Hemat saya, untuk melahirkan pemimpina  muda yang baik itu kita bisa memfungsikan segala bentuk wadah yang ada seperti Organisasi Kepemudaan, Kemahasiswaan, kemasyarakatan, paguyuban, budaya dan organisasi keagamaan yang hirarkinya sudah bersifat nasional. Manfaat praktis dari wadah seperti ini adalah bisa melatih kecerdasan emosional seseorang terkait dengan bagaimana ia berpikir dan mengadaptasikan sikap dan hasil pikirannya terhadap yang lain, membangun kerjasama dan kepedulian, berkomunikasi dan mempengaruhi sesuai dengan porsi dan persoalan sehingga menjadi pribadi yang bijak, dewasa dan demokratis.

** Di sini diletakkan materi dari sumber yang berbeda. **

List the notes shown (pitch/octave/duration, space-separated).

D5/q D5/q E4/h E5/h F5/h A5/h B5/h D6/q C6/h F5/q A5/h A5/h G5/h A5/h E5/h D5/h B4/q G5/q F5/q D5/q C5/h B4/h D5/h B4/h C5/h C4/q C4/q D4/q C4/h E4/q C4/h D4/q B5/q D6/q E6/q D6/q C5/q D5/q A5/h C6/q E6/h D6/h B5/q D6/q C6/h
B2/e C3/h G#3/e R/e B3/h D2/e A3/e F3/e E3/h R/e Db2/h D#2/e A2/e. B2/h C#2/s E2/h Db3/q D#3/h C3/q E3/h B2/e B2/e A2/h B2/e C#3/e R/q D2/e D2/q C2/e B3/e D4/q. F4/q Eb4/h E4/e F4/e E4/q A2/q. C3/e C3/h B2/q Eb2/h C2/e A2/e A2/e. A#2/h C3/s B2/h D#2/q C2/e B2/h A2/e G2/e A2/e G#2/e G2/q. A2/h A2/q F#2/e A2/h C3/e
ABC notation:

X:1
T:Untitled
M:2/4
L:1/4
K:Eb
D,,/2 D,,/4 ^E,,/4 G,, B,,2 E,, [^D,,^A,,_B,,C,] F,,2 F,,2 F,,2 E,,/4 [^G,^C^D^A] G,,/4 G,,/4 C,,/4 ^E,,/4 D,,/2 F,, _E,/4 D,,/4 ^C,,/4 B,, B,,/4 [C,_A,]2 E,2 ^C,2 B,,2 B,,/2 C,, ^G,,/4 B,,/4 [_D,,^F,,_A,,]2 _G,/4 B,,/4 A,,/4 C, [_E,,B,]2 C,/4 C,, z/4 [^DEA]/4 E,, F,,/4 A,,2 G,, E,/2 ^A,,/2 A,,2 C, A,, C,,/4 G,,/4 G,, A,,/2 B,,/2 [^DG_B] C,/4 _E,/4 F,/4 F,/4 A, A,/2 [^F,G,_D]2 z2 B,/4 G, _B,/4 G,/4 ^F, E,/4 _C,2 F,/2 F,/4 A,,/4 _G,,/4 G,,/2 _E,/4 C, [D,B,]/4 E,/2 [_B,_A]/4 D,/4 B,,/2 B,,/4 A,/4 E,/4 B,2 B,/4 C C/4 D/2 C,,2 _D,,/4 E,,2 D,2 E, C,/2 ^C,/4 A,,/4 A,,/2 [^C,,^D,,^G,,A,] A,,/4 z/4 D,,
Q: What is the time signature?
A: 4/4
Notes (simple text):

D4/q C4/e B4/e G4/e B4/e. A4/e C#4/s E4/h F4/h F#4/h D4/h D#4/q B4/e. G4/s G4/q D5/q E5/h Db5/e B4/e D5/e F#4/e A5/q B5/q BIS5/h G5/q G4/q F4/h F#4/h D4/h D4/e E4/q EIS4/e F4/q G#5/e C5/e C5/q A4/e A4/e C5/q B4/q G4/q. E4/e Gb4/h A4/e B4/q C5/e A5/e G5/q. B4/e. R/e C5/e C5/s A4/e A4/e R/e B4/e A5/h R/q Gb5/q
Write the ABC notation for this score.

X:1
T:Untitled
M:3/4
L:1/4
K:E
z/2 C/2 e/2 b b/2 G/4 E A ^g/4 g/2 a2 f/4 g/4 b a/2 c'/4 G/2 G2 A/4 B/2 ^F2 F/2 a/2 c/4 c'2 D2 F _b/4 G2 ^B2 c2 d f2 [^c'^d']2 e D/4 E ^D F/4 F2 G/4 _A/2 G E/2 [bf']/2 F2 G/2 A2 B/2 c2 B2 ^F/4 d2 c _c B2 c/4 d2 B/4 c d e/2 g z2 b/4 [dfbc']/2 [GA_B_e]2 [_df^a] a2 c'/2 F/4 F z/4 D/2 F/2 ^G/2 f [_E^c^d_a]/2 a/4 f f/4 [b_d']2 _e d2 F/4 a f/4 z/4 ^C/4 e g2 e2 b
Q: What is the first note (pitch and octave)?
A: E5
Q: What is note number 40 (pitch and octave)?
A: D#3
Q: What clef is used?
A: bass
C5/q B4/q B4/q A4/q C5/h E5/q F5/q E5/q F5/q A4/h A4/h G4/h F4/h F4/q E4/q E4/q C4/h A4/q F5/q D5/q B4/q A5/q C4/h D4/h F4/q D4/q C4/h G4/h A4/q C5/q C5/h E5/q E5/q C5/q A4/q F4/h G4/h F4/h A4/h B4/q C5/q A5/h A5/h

Disamping aktif di wadah-wadah seperti itu juga harus berjalan seiring dengan kegiatan literasi untuk mempertinggi paham dan wawasan teoritis guna menjawab persoalan, wawasan keilmuan begitu diperlukan sebab, segala ide, sikap dan keputusan harus punya landasan berpikir yang jelas dan tegas, tidak bisa hanya berpikir sebatas halusinasi dan tebak solusi semua berdasar olah pikir dan kajian. Gambarannya adalah tugas manusia menjawab masalah dari fakta dan fenomena yang ada, menyelesaikannya dengan cara mengawinkan fakta-fenomena itu dengan teori dan pengalaman yang dipahami supaya dapat kesimpulan jawaban yang tepat. Maka kalau ia tidak punya pemahaman tentang realitas persoalan dan prinsif-prinsif umum jawaban akan berpeluang terjadi sesat sikap hingga sesat keputusan. Oleh karena itu, dalam keseharian sesuangguhnya tidak ada paham dikotomi (pemisahan) antara teori dan fakta, keduanya saling beriringan.

Inilah beberapa catatan sederhana sebagai tawaran jalan untuk melahirkan pemimpin muda dalam aktivitas keseharian dengan terus berproses kembangkan potensi diri lewat berbagai wadah dan kesempatan penuh perhitungan terutama menikmati setiap masa proses yang dilalui. Tantangan terbesar anak muda saat ini adalah kemampuan menunda kesenagan sesaat, menghabiskan waktu lewat tanpa perhitungan, rutin tampil tapi hanya dalam gaya dan statusnya semata tidak dengan fungsi pikiran merespon persoalan. Semoga beberapa waktu kedepan pikiran pembangunan kaum muda segera dapat ditampilkan memeriahkan susanana sekaligus sebagai tanda bahwa mereka ada dan berdaya.